However, Amazon is not benchmark Nova Act with the help of more usual evaluations from agent, such as web voyager.

Nova ACT is the first public product that comes from Amazon’s earlier AGI Lab, an initiative Led by former OpenAi researchers David Luan and Pieter Abbeel. Both previously established startups of their own startups – Luan started skilled, while Abbeel co -founder of Covarian – before Amazon hired them last year to lead the efforts of AI agent.

Although it may seem strange that an AGI -LAB AI agents can order that Sweetgreen can order, Luan told WAN that he sees agents as an important step in the direction of creating super intelligent AI systems. Luan defines Agi as “an AI system that can help you do everything a person does on a computer.”

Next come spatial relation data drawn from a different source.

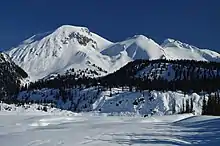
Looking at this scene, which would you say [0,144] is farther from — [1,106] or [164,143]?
[1,106]

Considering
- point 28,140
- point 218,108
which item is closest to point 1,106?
point 218,108

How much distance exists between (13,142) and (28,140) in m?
0.94

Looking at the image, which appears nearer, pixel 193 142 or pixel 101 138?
pixel 193 142

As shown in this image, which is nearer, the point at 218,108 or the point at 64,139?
the point at 64,139

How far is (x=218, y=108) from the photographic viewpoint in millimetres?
119375

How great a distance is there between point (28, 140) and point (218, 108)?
102 m

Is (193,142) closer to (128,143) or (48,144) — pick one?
(128,143)

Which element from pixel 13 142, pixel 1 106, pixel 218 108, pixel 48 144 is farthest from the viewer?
pixel 1 106

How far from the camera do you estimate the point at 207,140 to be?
2436cm

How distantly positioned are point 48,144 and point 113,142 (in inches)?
143

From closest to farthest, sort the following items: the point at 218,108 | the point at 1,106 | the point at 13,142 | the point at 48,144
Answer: the point at 48,144, the point at 13,142, the point at 218,108, the point at 1,106

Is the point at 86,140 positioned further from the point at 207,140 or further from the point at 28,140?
the point at 207,140

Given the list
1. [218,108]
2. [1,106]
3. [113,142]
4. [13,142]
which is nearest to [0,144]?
[13,142]

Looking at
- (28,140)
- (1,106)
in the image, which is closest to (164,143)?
(28,140)
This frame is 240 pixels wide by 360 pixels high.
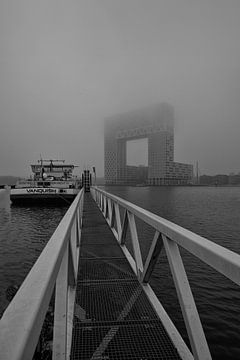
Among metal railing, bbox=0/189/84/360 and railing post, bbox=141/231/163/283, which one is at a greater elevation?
metal railing, bbox=0/189/84/360

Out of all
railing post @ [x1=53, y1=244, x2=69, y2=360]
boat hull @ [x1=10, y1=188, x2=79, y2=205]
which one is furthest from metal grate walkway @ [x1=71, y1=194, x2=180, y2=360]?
boat hull @ [x1=10, y1=188, x2=79, y2=205]

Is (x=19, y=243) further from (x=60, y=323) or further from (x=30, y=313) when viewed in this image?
(x=30, y=313)

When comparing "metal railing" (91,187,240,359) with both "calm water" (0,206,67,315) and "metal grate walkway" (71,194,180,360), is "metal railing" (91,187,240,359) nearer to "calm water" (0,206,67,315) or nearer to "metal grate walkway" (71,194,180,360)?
"metal grate walkway" (71,194,180,360)

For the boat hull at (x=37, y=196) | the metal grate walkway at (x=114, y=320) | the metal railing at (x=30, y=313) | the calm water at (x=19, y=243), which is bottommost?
the calm water at (x=19, y=243)

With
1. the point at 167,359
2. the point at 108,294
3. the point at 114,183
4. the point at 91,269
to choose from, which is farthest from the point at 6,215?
the point at 114,183

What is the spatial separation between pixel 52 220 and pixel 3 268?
9.36 metres

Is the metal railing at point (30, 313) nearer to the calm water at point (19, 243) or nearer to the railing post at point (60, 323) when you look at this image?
the railing post at point (60, 323)

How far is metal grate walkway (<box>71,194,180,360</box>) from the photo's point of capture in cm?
260

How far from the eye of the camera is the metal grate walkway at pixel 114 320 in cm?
260

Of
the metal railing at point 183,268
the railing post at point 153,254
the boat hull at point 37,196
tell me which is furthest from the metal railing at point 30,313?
the boat hull at point 37,196

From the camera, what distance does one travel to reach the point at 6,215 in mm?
18625

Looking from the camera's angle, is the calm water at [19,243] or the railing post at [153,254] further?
the calm water at [19,243]

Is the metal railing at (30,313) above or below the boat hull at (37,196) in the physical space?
above

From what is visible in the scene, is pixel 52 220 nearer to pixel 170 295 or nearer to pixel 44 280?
pixel 170 295
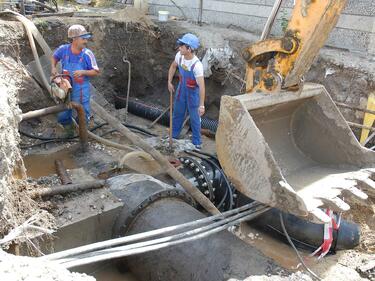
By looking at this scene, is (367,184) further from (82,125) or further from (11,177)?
(82,125)

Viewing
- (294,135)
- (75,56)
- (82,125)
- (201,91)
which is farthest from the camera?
(201,91)

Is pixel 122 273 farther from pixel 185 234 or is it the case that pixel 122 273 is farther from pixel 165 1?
pixel 165 1

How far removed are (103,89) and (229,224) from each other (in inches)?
238

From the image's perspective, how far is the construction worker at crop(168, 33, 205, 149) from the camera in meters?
6.27

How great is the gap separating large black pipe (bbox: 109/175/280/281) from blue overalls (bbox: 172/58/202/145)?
102 inches

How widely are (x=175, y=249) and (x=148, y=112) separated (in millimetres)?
5198

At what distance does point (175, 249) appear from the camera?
364 centimetres

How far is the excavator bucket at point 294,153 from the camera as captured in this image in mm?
3350

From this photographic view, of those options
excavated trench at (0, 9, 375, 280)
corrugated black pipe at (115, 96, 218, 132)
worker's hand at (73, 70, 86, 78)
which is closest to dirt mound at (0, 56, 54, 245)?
excavated trench at (0, 9, 375, 280)

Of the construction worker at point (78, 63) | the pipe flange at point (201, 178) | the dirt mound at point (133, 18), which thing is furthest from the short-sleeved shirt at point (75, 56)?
the dirt mound at point (133, 18)

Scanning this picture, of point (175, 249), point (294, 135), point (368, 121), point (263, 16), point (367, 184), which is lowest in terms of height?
point (175, 249)

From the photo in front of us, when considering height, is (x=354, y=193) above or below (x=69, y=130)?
above

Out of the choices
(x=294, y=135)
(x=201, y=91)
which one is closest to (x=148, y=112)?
(x=201, y=91)

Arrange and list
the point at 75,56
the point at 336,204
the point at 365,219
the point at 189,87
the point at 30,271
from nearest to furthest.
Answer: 1. the point at 30,271
2. the point at 336,204
3. the point at 365,219
4. the point at 75,56
5. the point at 189,87
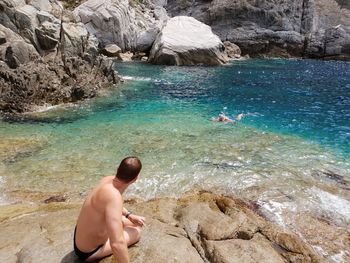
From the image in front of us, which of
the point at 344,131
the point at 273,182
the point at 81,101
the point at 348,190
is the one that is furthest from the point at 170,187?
the point at 81,101

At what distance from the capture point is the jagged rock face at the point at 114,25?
2124 inches

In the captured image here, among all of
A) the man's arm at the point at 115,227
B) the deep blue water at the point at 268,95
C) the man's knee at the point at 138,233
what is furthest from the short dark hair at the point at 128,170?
the deep blue water at the point at 268,95

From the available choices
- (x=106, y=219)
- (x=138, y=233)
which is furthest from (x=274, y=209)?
(x=106, y=219)

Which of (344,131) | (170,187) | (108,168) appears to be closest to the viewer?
(170,187)

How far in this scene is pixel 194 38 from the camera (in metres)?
49.3

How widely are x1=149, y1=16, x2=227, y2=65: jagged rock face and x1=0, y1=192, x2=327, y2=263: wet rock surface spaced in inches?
1575

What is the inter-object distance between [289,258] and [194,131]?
35.4ft

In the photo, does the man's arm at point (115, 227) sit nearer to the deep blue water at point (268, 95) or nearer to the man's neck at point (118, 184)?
the man's neck at point (118, 184)

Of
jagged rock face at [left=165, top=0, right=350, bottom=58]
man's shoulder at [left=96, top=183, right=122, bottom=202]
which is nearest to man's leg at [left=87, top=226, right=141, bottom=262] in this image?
man's shoulder at [left=96, top=183, right=122, bottom=202]

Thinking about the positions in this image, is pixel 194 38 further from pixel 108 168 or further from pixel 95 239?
pixel 95 239

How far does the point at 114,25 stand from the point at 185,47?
14334 millimetres

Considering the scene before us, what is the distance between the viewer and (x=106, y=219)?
18.1ft

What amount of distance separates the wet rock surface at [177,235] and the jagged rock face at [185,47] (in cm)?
4001

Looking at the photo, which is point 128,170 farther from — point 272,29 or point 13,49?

Luan says that his team has designed the Nova Act SDK to reliably automate short, simple tasks and give developers aids to determine exactly when they want a person to intervene in an agent workflow. He hopes that developers will be able to create more reliable agent applications, although not necessarily completely autonomous.

Amazon releases his first generalist AI agent in a busy space, but it is a crucial technology that the company has a lot on. Early tests from Nova Act can give a look at some of the possibilities of the long delayed Alexa+, a make-or-break moment for the AI ​​efforts of Amazon.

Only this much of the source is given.